§ **Task material**:
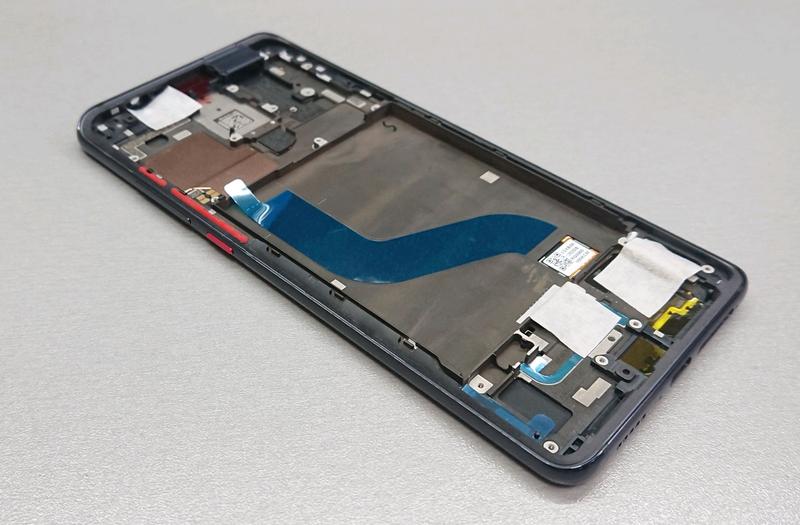 🔥Дисплейный модуль Xiaomi Mi9T / Mi9T Pro.  Оригинал настоящий. - Фото 2
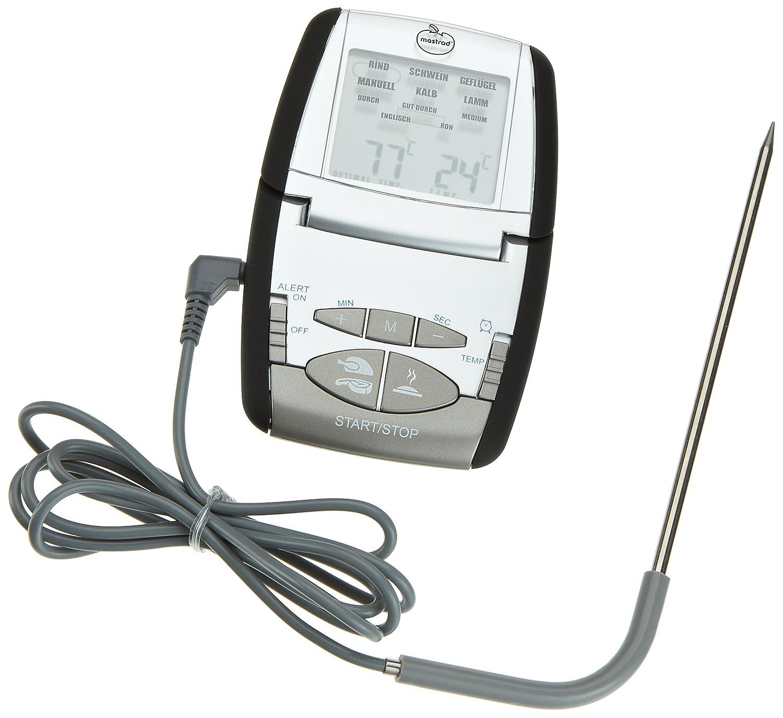 Mastrad Roasting Thermo-Sensor F73000 Thermometers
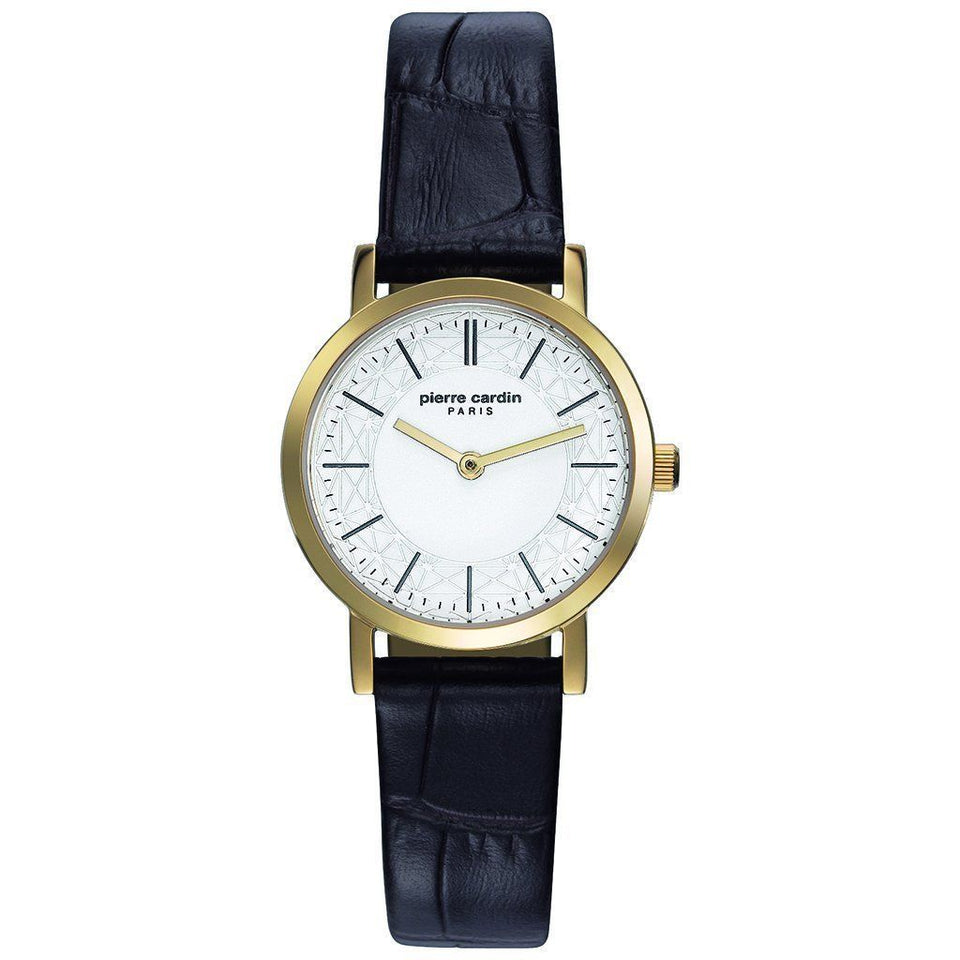 [PIERRE CARDIN] - [PC108112F02] - [WATCH] | i-watch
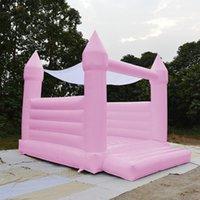 2021 Популярная любовь PVC надувной розовый синий зеленый отказов дома свадьба надувной замок замок вышибал декор декора навес
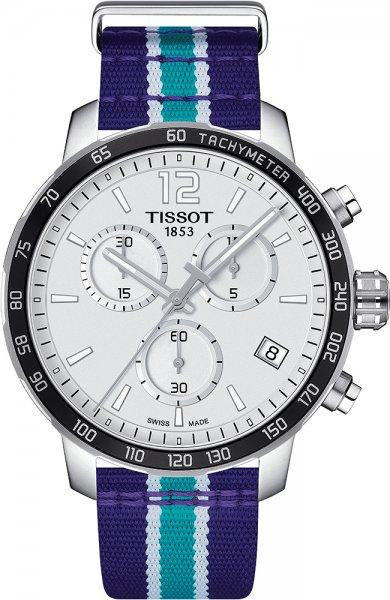 T095.417.17.037.30 - zegarek męski - duże 3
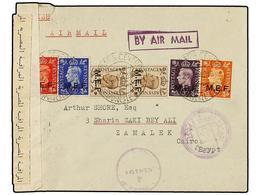 ERITREA. Sa.1/4 Y 5 (2). 1942 (24-XII). ASMARA A EL CAIRO (Egipto). 1 D., 2 D., 2 1/2 D., 3 D. Y 5 D. (2), Mat. ASMARA-C - Briefmarken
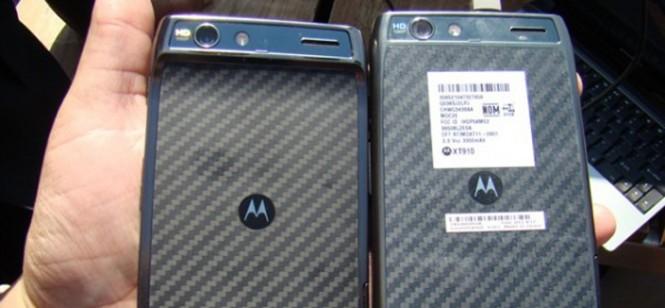 Motorola-RAZR-MAXX-43-e1338368225302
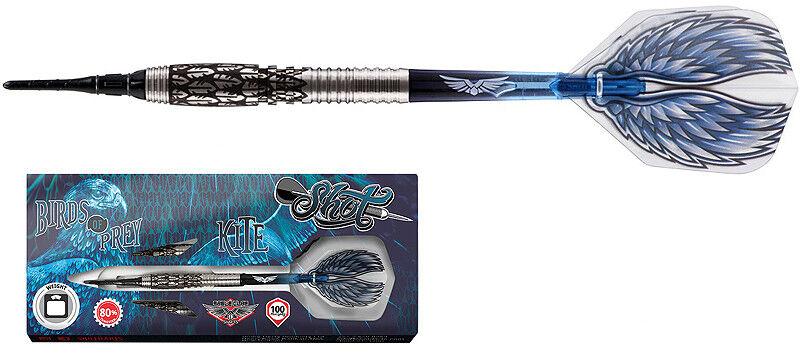 Darts Darts Darts SHOT Birds of Prey Kite 80% Tungsten Softdarts - Dart Set 87120d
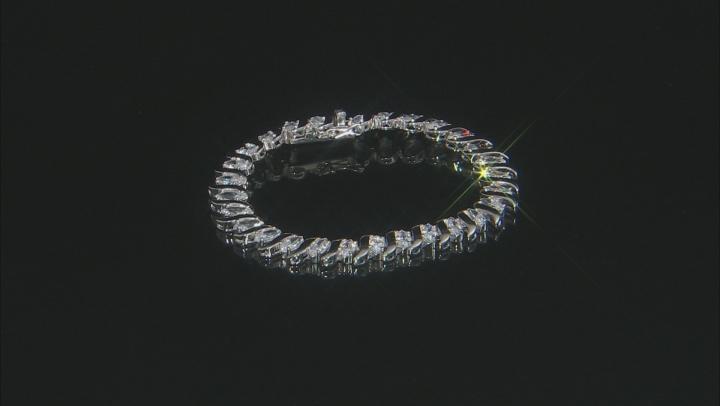 White Cubic Zirconia Rhodium Over Sterling Silver Tennis Bracelet 20.00ctw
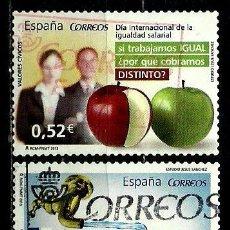 Sellos: ESPAÑA 2013- EDI 4776/77 (VALORES CIVICOS) USADOS. Lote 89454546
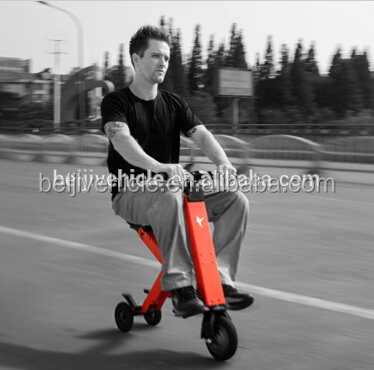 new fashional adult three wheel motor bike gas motorcycle electric scooter price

§ **Work task**: Hand over the entries again, exactly as written and without the pictures.

§ **Reply**:
 🔥Дисплейный модуль Xiaomi Mi9T / Mi9T Pro.  Оригинал настоящий. - Фото 2
 Mastrad Roasting Thermo-Sensor F73000 Thermometers
 [PIERRE CARDIN] - [PC108112F02] - [WATCH] | i-watch
 2021 Популярная любовь PVC надувной розовый синий зеленый отказов дома свадьба надувной замок замок вышибал декор декора навес
 T095.417.17.037.30 - zegarek męski - duże 3
 ERITREA. Sa.1/4 Y 5 (2). 1942 (24-XII). ASMARA A EL CAIRO (Egipto). 1 D., 2 D., 2 1/2 D., 3 D. Y 5 D. (2), Mat. ASMARA-C - Briefmarken
 Motorola-RAZR-MAXX-43-e1338368225302
 Darts Darts Darts SHOT Birds of Prey Kite 80% Tungsten Softdarts - Dart Set 87120d
 White Cubic Zirconia Rhodium Over Sterling Silver Tennis Bracelet 20.00ctw
 Sellos: ESPAÑA 2013- EDI 4776/77 (VALORES CIVICOS) USADOS. Lote 89454546
 new fashional adult three wheel motor bike gas motorcycle electric scooter price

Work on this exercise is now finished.